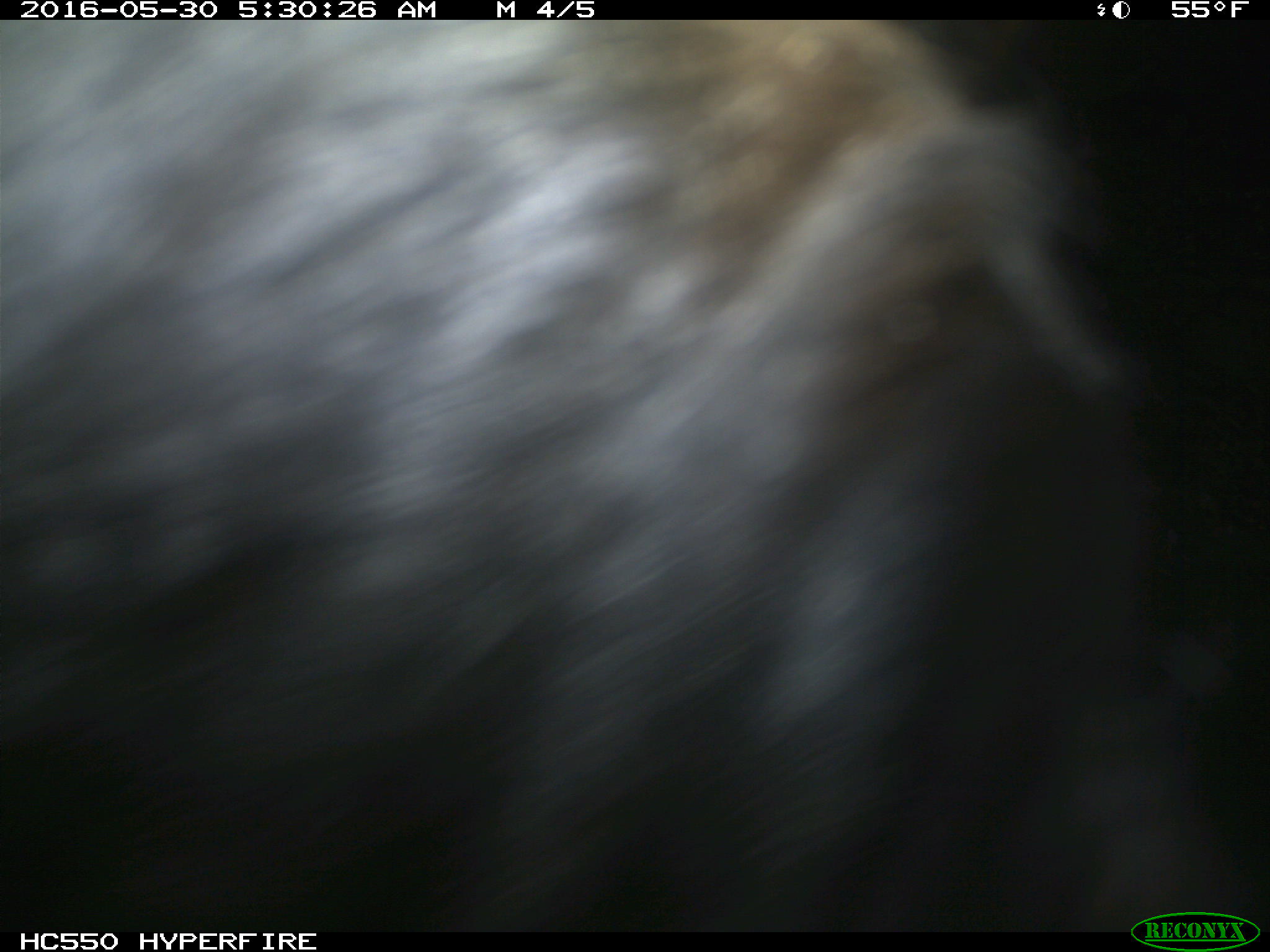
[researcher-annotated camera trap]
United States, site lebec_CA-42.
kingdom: Animalia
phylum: Chordata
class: Mammalia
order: Artiodactyla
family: Bovidae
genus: Bos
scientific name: Bos taurus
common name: domestic cow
Bos taurus (domestic cow).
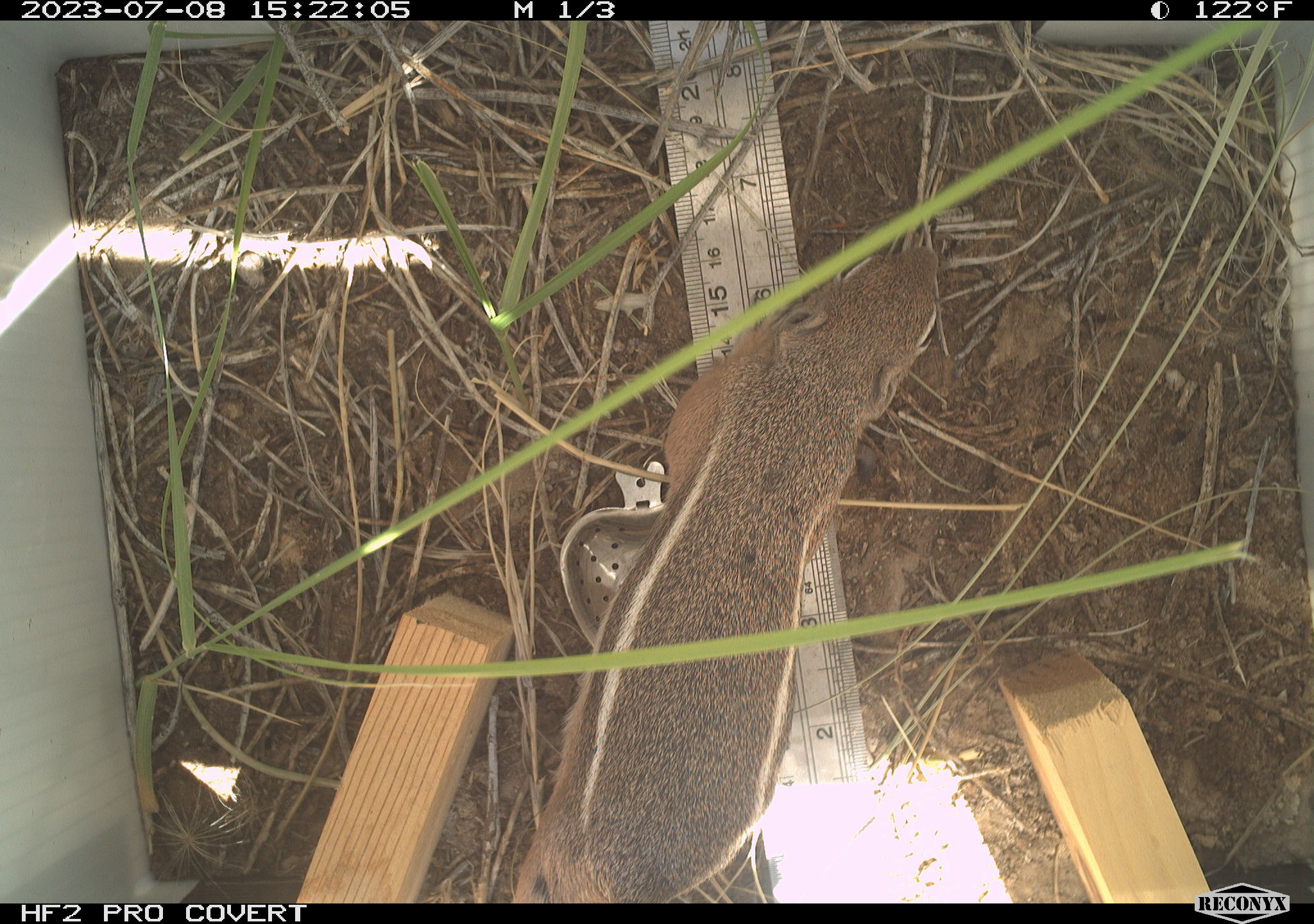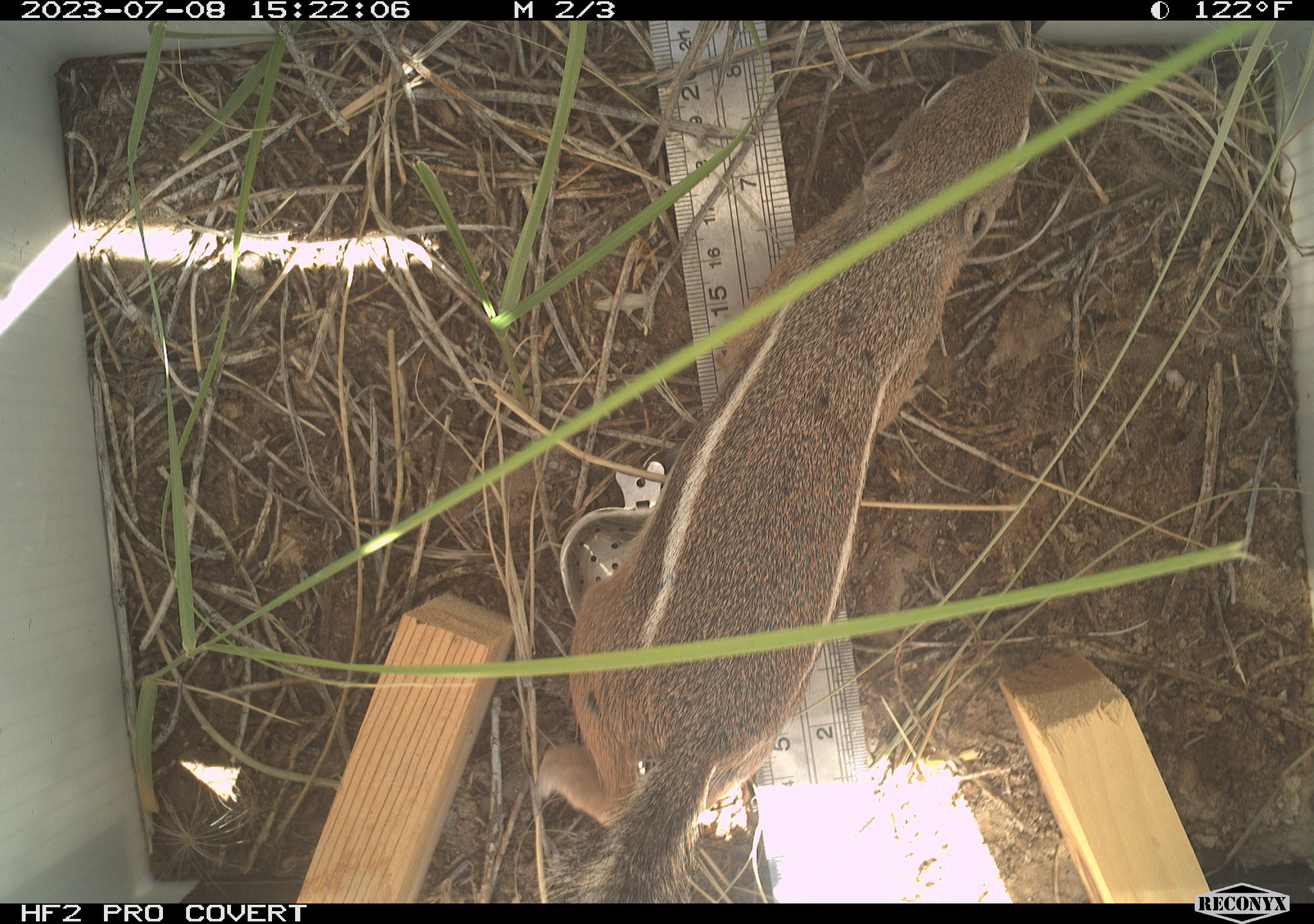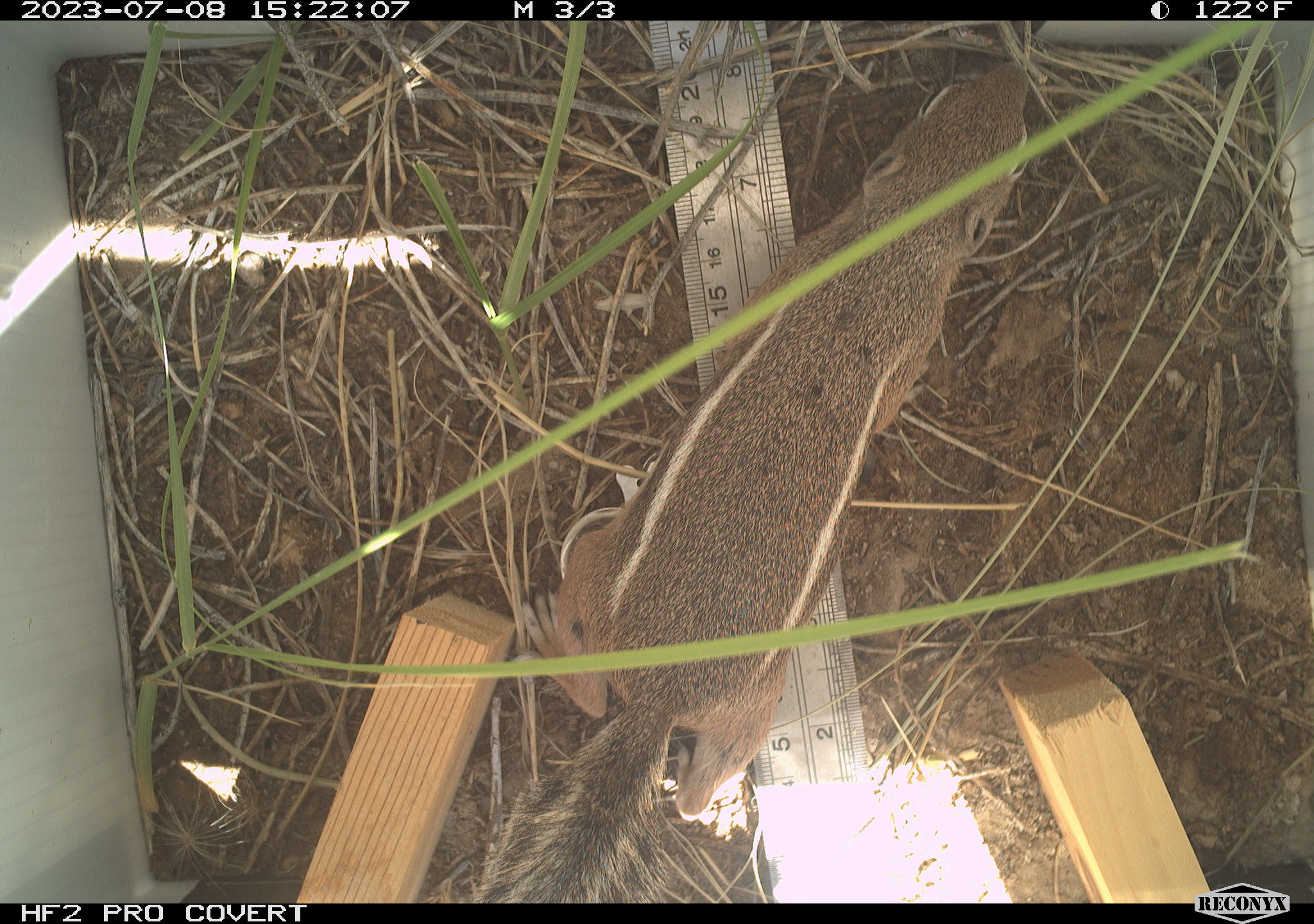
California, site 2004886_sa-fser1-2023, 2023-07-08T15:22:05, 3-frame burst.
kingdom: Animalia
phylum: Chordata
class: Mammalia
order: Rodentia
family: Sciuridae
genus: Ammospermophilus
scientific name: Ammospermophilus leucurus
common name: white-tailed antelope squirrel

◇ ◇ ◇ ◇ ◇ ◇ ◇

→ ABOUT THIS TASK: Output every record exactly, minus the pictures.

→ RESULT:
[researcher-annotated camera trap]
United States, site lebec_CA-42.
kingdom: Animalia
phylum: Chordata
class: Mammalia
order: Artiodactyla
family: Bovidae
genus: Bos
scientific name: Bos taurus
common name: domestic cow
Bos taurus (domestic cow).
California, site 2004886_sa-fser1-2023, 2023-07-08T15:22:05, 3-frame burst.
kingdom: Animalia
phylum: Chordata
class: Mammalia
order: Rodentia
family: Sciuridae
genus: Ammospermophilus
scientific name: Ammospermophilus leucurus
common name: white-tailed antelope squirrel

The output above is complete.